_ROWS_
══════
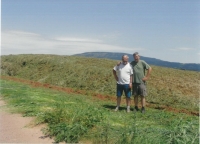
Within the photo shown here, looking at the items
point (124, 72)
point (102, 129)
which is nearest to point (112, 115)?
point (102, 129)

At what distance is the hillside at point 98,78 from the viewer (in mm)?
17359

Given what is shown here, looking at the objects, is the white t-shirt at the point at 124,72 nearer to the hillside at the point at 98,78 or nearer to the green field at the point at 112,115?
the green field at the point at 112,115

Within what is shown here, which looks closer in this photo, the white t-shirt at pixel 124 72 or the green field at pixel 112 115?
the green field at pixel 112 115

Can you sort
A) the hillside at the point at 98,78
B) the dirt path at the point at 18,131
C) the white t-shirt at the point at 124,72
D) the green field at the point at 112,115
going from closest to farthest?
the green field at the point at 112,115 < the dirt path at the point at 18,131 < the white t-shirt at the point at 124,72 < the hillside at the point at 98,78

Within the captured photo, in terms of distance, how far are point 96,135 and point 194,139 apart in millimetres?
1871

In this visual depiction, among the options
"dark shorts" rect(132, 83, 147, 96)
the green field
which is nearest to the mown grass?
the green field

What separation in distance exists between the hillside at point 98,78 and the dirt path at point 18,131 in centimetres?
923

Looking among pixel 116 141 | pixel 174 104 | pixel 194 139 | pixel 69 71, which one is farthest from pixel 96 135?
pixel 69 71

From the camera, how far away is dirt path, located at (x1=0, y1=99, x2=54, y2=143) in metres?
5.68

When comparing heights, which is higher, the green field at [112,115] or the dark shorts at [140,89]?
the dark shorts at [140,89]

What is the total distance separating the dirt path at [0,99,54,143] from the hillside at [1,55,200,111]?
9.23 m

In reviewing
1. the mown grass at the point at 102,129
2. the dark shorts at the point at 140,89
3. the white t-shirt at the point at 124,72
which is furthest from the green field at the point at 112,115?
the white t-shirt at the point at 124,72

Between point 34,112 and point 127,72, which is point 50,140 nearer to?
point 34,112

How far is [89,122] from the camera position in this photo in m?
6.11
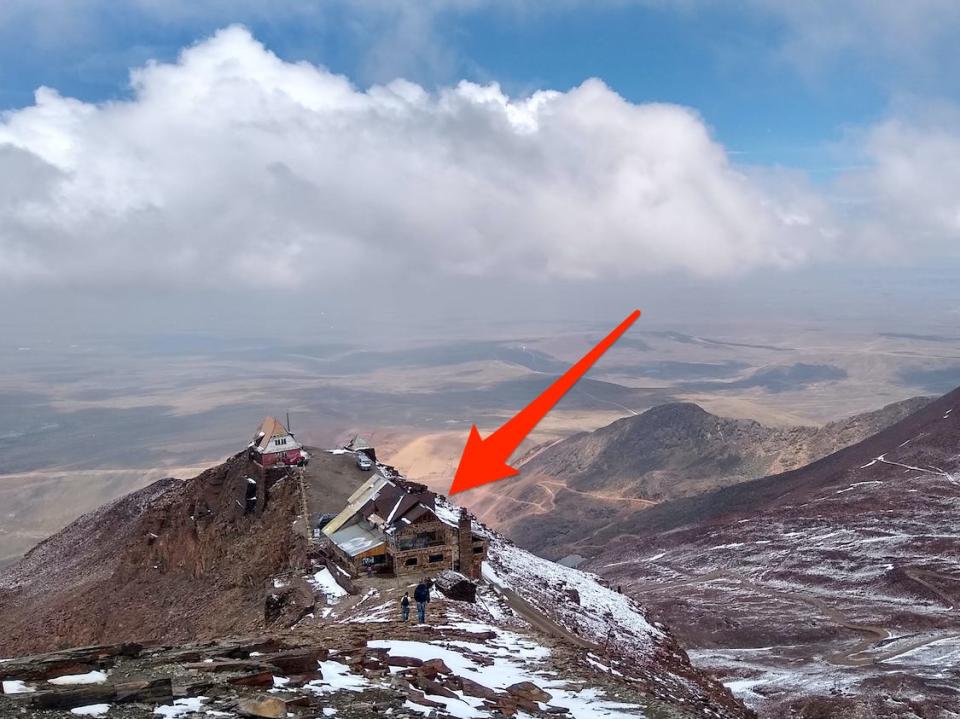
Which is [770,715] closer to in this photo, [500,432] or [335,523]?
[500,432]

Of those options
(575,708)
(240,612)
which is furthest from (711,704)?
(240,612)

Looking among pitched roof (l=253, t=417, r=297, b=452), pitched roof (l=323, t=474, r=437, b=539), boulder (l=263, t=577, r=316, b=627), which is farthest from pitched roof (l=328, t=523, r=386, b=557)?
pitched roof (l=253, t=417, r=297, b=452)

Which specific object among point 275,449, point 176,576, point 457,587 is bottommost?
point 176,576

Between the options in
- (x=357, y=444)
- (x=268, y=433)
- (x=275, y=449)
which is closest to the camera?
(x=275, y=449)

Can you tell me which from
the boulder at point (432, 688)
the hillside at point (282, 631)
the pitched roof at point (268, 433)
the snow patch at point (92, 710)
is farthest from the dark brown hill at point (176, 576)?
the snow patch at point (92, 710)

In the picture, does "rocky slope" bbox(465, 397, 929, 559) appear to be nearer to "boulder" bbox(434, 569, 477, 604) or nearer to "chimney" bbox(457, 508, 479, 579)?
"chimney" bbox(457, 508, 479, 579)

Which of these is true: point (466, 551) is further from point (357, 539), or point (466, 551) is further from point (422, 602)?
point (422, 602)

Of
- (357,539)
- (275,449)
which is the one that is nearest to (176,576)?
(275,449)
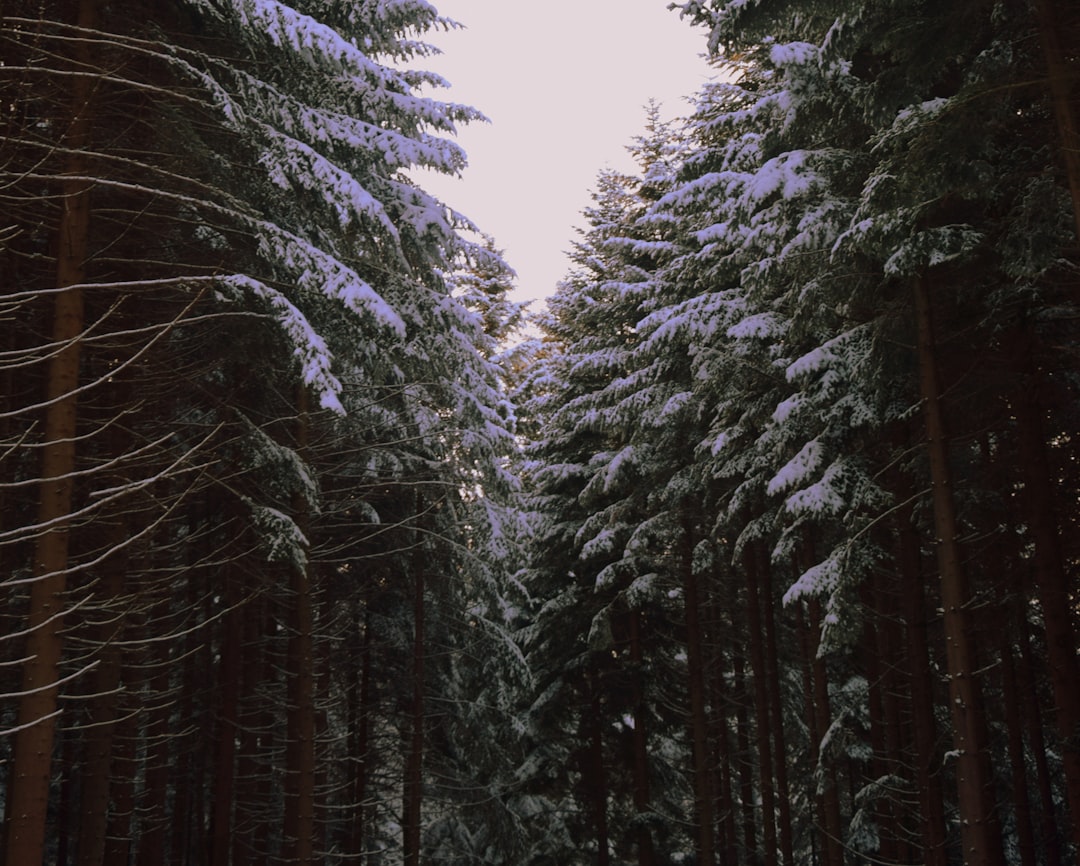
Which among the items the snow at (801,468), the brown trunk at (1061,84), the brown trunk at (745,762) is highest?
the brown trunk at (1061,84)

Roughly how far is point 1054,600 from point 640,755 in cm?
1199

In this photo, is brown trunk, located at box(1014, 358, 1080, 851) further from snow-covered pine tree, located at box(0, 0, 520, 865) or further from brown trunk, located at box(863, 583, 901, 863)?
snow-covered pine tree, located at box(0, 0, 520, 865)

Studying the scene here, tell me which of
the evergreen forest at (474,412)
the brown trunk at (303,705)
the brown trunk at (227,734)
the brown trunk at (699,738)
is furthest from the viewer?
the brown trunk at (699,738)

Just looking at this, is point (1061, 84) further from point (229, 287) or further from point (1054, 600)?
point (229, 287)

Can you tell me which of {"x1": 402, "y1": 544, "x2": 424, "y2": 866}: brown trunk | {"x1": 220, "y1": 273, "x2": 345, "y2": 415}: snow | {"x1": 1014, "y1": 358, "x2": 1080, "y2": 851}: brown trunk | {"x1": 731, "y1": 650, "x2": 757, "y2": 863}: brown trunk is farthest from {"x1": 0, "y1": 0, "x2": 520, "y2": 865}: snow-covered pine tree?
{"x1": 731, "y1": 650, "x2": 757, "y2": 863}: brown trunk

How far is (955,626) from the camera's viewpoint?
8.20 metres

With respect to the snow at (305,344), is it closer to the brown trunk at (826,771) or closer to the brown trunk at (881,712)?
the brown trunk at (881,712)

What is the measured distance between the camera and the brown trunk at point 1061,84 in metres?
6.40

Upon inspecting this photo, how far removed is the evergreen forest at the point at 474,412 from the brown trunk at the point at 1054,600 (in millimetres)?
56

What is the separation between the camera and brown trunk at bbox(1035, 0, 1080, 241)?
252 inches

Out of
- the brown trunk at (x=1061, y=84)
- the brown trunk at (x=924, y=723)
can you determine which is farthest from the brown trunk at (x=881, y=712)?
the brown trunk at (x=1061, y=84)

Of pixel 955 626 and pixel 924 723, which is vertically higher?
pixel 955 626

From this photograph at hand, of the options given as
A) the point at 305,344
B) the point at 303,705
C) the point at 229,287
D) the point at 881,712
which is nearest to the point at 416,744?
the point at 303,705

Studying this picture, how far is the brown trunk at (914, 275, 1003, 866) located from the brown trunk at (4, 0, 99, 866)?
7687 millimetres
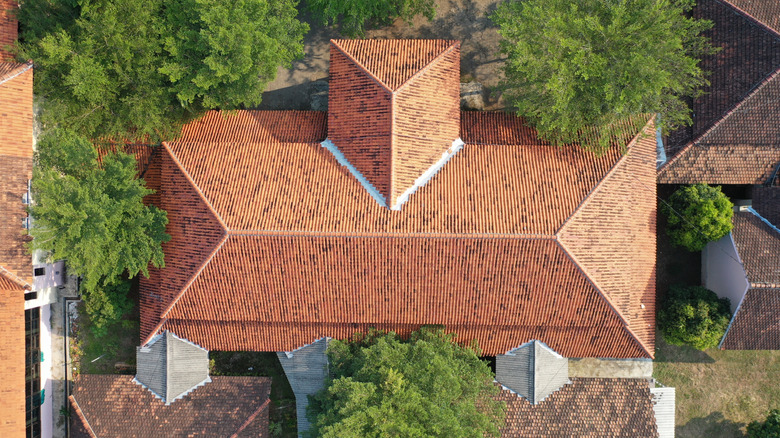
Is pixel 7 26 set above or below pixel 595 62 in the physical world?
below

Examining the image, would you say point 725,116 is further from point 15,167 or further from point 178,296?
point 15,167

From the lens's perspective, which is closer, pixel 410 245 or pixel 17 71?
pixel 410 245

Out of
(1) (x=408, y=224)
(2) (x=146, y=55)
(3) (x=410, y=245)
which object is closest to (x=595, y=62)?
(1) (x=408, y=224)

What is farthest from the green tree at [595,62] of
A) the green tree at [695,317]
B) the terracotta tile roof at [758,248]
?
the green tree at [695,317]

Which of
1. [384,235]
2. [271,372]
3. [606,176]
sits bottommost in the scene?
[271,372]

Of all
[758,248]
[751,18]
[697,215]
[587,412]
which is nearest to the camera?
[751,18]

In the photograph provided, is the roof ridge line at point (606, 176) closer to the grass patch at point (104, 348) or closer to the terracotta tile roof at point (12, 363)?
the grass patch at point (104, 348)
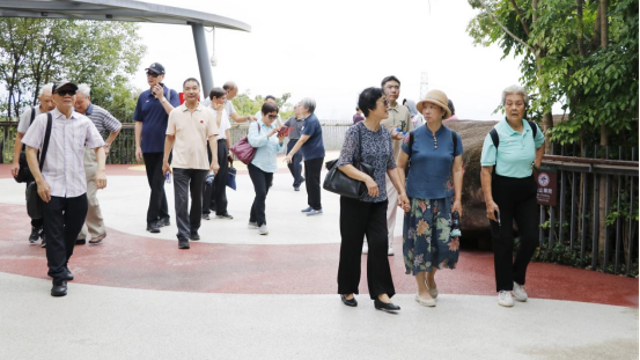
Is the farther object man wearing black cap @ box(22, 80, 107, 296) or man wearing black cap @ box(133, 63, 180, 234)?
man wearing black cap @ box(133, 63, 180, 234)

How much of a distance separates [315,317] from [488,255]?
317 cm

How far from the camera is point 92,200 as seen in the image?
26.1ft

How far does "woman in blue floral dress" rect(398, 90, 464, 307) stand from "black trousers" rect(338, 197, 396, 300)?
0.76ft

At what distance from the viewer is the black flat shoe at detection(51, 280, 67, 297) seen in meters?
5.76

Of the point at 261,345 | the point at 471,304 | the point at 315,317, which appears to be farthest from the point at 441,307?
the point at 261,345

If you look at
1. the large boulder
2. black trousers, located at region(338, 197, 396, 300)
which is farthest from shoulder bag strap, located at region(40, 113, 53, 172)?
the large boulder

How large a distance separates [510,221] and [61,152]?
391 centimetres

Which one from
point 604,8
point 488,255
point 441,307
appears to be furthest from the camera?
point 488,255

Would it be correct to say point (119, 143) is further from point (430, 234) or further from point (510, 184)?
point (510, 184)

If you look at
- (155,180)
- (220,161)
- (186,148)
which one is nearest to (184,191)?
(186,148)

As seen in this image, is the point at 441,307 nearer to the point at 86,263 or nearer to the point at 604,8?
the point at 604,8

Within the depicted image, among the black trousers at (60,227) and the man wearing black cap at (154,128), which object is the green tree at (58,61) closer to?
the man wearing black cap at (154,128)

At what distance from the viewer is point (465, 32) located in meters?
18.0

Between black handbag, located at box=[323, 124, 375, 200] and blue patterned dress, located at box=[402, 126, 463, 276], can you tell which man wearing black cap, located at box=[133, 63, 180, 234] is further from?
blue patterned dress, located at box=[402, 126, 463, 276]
══════
_THE PROBLEM_
Rewrite the data from the line with "Between black handbag, located" through the end, swapping "handbag" for "purse" and changing nothing else.

_THE OUTPUT_
Between black purse, located at box=[323, 124, 375, 200] and blue patterned dress, located at box=[402, 126, 463, 276], can you tell which man wearing black cap, located at box=[133, 63, 180, 234] is further from?
blue patterned dress, located at box=[402, 126, 463, 276]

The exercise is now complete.